(Data extracted from a collection)
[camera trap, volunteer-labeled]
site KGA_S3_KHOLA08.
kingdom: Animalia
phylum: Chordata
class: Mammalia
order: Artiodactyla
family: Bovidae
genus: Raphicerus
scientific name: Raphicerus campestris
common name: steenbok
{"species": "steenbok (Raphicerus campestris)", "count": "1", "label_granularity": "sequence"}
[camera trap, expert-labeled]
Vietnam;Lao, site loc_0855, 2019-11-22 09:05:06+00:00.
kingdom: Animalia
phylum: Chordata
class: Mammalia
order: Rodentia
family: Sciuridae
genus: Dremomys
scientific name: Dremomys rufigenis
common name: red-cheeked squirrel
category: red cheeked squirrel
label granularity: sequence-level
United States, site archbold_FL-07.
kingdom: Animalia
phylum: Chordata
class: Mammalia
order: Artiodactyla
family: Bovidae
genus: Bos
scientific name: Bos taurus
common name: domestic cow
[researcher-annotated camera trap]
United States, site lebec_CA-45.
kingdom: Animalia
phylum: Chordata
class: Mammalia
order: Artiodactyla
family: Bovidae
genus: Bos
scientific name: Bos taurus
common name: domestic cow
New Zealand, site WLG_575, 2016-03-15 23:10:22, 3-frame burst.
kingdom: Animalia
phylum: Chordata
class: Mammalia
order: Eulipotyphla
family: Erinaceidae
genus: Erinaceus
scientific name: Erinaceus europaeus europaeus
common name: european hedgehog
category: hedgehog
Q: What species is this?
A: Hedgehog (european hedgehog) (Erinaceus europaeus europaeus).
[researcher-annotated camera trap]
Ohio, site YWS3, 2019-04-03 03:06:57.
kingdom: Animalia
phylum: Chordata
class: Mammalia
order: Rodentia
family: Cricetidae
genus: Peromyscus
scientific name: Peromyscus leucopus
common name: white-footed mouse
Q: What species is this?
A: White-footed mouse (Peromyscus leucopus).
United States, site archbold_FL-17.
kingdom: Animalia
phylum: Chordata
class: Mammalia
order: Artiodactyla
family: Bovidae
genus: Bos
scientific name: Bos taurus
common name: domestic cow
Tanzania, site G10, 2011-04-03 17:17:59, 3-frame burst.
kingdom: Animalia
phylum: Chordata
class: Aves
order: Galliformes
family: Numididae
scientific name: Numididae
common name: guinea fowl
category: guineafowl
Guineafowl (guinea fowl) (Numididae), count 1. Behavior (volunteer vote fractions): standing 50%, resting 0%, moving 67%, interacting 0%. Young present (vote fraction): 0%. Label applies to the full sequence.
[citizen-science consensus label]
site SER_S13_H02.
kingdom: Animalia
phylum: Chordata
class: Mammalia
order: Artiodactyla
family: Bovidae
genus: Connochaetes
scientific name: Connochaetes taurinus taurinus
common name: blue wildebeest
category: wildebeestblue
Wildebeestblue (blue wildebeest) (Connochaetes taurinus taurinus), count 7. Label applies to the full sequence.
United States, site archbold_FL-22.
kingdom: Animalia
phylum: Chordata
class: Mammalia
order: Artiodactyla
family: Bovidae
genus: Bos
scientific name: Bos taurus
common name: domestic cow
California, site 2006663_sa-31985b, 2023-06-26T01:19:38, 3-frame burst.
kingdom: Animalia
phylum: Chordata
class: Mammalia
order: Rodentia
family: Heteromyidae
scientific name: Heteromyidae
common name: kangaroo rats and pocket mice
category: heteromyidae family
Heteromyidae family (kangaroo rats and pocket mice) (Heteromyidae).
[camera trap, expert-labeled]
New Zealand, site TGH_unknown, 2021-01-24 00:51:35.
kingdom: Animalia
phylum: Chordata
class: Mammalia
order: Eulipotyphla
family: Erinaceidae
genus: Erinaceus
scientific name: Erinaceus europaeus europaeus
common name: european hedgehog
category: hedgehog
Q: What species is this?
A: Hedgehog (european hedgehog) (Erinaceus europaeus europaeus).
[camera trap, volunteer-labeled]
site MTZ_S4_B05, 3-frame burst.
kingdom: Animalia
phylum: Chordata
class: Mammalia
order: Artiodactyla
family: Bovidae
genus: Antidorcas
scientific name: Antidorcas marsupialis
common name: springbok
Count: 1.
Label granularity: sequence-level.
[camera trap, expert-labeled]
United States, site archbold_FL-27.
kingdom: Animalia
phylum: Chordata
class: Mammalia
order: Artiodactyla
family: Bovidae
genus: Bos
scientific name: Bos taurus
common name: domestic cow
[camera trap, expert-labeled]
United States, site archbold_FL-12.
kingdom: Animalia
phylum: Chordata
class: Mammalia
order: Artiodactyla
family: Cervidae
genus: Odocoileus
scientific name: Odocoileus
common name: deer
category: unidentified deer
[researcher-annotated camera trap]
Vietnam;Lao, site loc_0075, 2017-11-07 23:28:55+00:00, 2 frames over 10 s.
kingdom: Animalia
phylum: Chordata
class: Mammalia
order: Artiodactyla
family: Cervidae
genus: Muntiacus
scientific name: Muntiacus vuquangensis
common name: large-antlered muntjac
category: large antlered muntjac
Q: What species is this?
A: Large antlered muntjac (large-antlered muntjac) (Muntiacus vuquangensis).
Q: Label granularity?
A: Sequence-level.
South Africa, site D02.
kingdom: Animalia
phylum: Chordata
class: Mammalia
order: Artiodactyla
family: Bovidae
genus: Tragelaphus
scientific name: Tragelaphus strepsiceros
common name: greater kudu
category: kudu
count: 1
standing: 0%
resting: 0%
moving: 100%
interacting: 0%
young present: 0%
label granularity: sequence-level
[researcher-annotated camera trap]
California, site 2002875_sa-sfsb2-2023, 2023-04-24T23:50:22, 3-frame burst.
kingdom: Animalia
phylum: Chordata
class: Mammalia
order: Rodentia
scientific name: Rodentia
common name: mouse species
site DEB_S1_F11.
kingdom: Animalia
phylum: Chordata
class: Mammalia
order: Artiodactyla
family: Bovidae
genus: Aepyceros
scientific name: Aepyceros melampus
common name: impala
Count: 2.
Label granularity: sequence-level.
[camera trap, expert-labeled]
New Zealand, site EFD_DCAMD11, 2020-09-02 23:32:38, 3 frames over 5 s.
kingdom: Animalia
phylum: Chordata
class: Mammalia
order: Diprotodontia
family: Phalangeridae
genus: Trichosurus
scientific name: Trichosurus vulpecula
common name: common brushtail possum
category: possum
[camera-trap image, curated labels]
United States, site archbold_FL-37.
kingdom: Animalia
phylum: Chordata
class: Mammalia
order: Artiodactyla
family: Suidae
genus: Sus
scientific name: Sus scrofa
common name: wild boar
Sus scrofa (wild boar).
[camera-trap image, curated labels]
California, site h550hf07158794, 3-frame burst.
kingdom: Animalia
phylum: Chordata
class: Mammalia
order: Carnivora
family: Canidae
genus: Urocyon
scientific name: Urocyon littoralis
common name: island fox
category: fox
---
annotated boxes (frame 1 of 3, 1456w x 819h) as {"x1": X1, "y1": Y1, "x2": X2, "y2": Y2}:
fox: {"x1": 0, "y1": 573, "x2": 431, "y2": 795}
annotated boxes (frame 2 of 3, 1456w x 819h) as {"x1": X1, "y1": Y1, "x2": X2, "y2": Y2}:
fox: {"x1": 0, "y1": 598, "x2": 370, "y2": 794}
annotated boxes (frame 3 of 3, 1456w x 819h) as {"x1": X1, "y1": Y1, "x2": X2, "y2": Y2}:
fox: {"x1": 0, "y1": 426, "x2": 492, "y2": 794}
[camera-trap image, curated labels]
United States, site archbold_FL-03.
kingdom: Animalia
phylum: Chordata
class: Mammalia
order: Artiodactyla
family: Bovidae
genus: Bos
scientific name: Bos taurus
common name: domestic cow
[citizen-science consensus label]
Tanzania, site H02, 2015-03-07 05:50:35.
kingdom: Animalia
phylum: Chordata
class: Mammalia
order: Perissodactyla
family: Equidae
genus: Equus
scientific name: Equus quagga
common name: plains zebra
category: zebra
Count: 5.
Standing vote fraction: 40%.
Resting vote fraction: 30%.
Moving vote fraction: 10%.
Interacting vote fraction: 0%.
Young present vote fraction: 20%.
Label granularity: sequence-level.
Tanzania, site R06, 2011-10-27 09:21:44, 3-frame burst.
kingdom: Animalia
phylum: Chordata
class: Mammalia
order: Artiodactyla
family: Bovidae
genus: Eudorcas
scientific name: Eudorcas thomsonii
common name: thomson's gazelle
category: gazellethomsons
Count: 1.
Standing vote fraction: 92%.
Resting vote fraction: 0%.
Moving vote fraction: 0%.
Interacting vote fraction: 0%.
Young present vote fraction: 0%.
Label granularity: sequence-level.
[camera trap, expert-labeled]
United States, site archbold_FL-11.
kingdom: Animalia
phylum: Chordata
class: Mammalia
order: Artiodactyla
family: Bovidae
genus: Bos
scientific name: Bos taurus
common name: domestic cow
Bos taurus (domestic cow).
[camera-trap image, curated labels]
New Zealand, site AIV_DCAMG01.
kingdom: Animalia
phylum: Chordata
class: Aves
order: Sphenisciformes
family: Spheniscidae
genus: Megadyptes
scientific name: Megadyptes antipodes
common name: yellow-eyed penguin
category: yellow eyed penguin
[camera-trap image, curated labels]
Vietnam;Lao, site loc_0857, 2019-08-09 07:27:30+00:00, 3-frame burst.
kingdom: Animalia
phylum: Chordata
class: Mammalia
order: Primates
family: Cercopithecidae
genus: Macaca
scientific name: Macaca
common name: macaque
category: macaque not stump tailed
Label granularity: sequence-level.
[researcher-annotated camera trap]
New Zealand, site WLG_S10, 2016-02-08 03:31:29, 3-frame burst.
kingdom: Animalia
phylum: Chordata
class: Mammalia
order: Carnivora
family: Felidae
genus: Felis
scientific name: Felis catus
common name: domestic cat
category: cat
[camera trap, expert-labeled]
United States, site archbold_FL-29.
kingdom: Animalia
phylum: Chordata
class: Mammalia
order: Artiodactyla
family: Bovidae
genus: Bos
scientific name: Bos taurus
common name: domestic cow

**WORK TO COMPLETE**
Out of the entries above, write out only the lines between the line holding "A: Large antlered" and the line holding "scientific name: Trichosurus vulpecula", inclusive, each exactly as given.

**TASK SOLUTION**
A: Large antlered muntjac (large-antlered muntjac) (Muntiacus vuquangensis).
Q: Label granularity?
A: Sequence-level.
South Africa, site D02.
kingdom: Animalia
phylum: Chordata
class: Mammalia
order: Artiodactyla
family: Bovidae
genus: Tragelaphus
scientific name: Tragelaphus strepsiceros
common name: greater kudu
category: kudu
count: 1
standing: 0%
resting: 0%
moving: 100%
interacting: 0%
young present: 0%
label granularity: sequence-level
[researcher-annotated camera trap]
California, site 2002875_sa-sfsb2-2023, 2023-04-24T23:50:22, 3-frame burst.
kingdom: Animalia
phylum: Chordata
class: Mammalia
order: Rodentia
scientific name: Rodentia
common name: mouse species
site DEB_S1_F11.
kingdom: Animalia
phylum: Chordata
class: Mammalia
order: Artiodactyla
family: Bovidae
genus: Aepyceros
scientific name: Aepyceros melampus
common name: impala
Count: 2.
Label granularity: sequence-level.
[camera trap, expert-labeled]
New Zealand, site EFD_DCAMD11, 2020-09-02 23:32:38, 3 frames over 5 s.
kingdom: Animalia
phylum: Chordata
class: Mammalia
order: Diprotodontia
family: Phalangeridae
genus: Trichosurus
scientific name: Trichosurus vulpecula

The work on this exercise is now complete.